Saturday, April 25, 2009

Stress Test Constraint

From the New York Times:

Officials have said that at least a handful of the 19 banks undergoing the exam will need to raise sizable amounts of fresh capital, a move that will severely dilute existing shareholders. For the tests to be credible, regulators recognize that not all of the banks can pass the exam with flying colors.

So, this is not like a test with objective criteria. There will be 'several' losers. There has to be.

Hat tip to Matt Stichnoth

8 comments:

Anonymous said...

The Bank Exam is a proportionate test. It wants to identify the inadequate, & may punish the lower portion of the adequate, to drive up standards whilst ensuring the capital injections required are not too excessive to be financed & not all major banks are declared capital deficient.

Don't be deceived into thinking absolute standards are good & proportionate standards bad. After all, who sets the absolute pass or fail standard? Would you rather be driven by a driver who qualified to an absolute standard set in a dubious jurisdiction or be in the top 30% of all drivers you meet on the roads?

J said...

Proportionate tests have no real standards. A perfectly fit testee could be punished only because it is different in some parameters from the group's average. On the other hand, the whole group tested could be unfit and liable to fail. Applying a proportionate test to banks reveals that they dont know what they are testing nor why.

Anonymous said...

This the whole fallacy. A proportionate test has the same standard as an absolute test. In an absolute test all above x pass, in a proportionate test all above y pass. The only difference is that x is a fixed value under all conditions whilst y is a variable dependent on conditions.

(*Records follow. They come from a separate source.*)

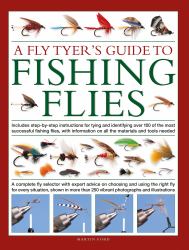 Fly-Tyer's Guide to Making Fishing Flies : Includes Step-By-step Instructions for Tying and Identifying over 100 of the Most Successful Fishing Flies, with Information on All the Materials and Tools Needed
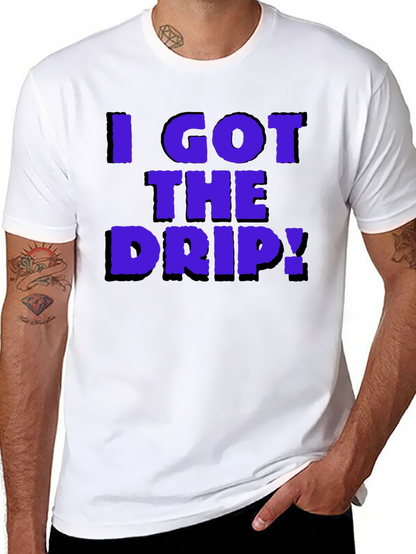 I Got The Drip Graphic T-Shirt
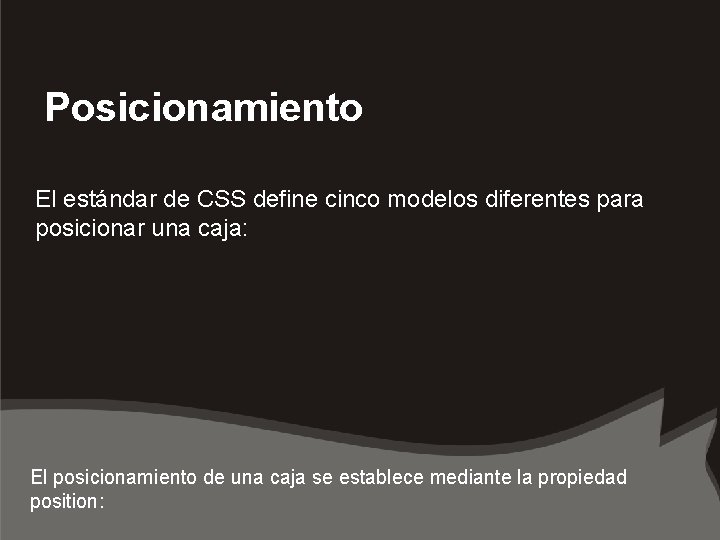 Posicionamiento El estándar de CSS define cinco modelos diferentes para posicionar una caja: El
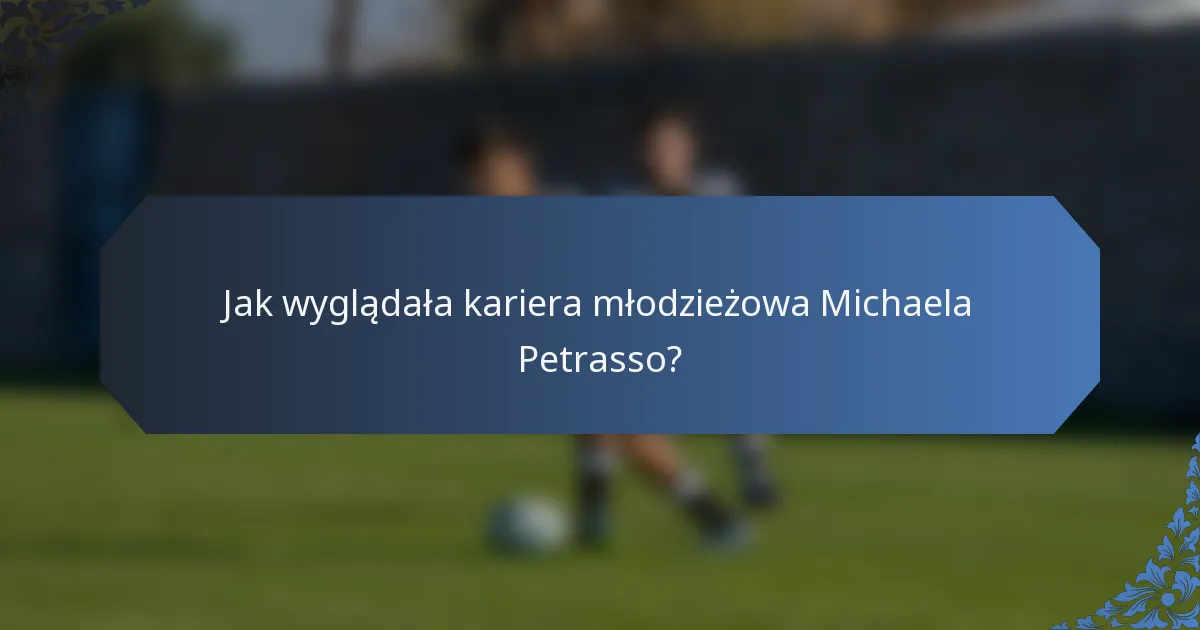 Jak wyglądała kariera młodzieżowa Michaela Petrasso?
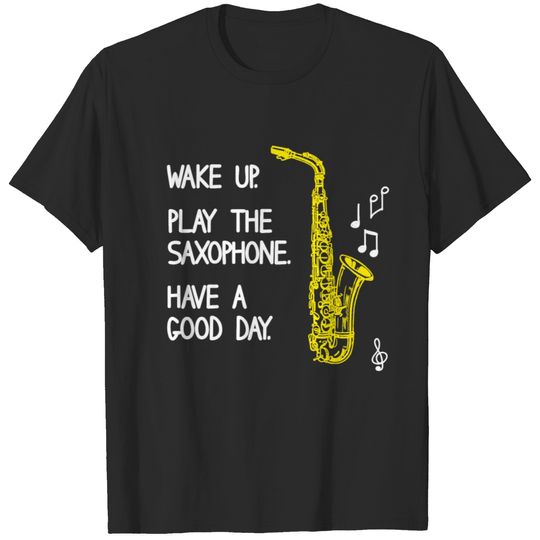 Wake Up Play The Saxophone Have Good Day Sax gift T-shirt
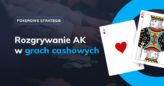 Jak rozgrywać AK w grach cashowych?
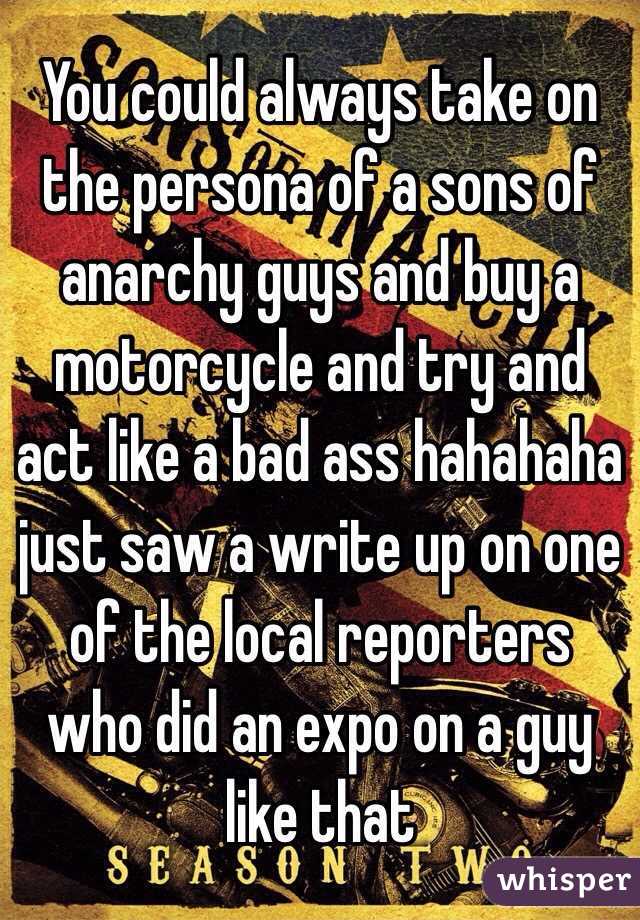 You could always take on the persona of a sons of anarchy guys and buy a motorcycle and try and act like a bad ass hahahaha just saw a write up on one of the local reporters who did an expo on a guy like that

Absolute standards are important when there is a choice - only drive if you are good enough - but there is no choice with banks. As the government rescues show, we MUST deal with them, so don't all pass, or all fail, identify the "best" & force the others to raise their standards.

J said...

In an absolute test, you have to have to have an idea of what you are doing and why. Since in this case you are unable to calculate x, you assume it is the group's average and force the "weaker" testees to reach it.

Isnt better to let "life" take its course instead of intervening on such a problematic logical foundation?

Anonymous said...

WSJ: "The regulators are asking "a million questions" and it's "very unclear what they're aiming at," one senior executive said earlier this month. "We can't discern a pattern."

"Some bank executives have said that even after meeting with Fed examiners on Friday, they still don't understand details of the government's methodology for conducting the tests."

J said...

The publication of the results of the stress tests has been postponed. I have a feeling that the testers and the testing methodology have failed.

Anonymous, I am expecting your refutation.

J said...

Miller, a former bank examiner, said his estimate assumes regulators will require banks to maintain tangible common equity, one of the most conservative measures of capital, equal to 4 percent of their risk-weighted assets over the next two years, to withstand losses in case the recession worsens.

Well, it appears that this was NOT a proportionate test. 4% is quite reasonable, I daresay.

Anonymous said...

J, I'm not sure what you are expecting me to refute. That the results are delayed? - that's a fact not an argument. That the test has failed? Who knows? But you are categoric that it was NOT a proportionate test. So are you saying it failed because it was absolute? You then say 4% capital is reasonable - proportionate to what? 4% is nothing more than the Basel standard for core Tier 1 capital - overall capital minimum of 8% of RWAs with no more than 50% in Tier 2. There's nothing absolute about 4%, it's the number some banks exceed, others can readily reach & some will have to struggle, & maybe fail to reach. That way we get a proportion of passes & fails. Nobody wants all banks to fail, which an absolute test might produce. If the delay is a result of "failure" it may be because the absolute pass mark was too high.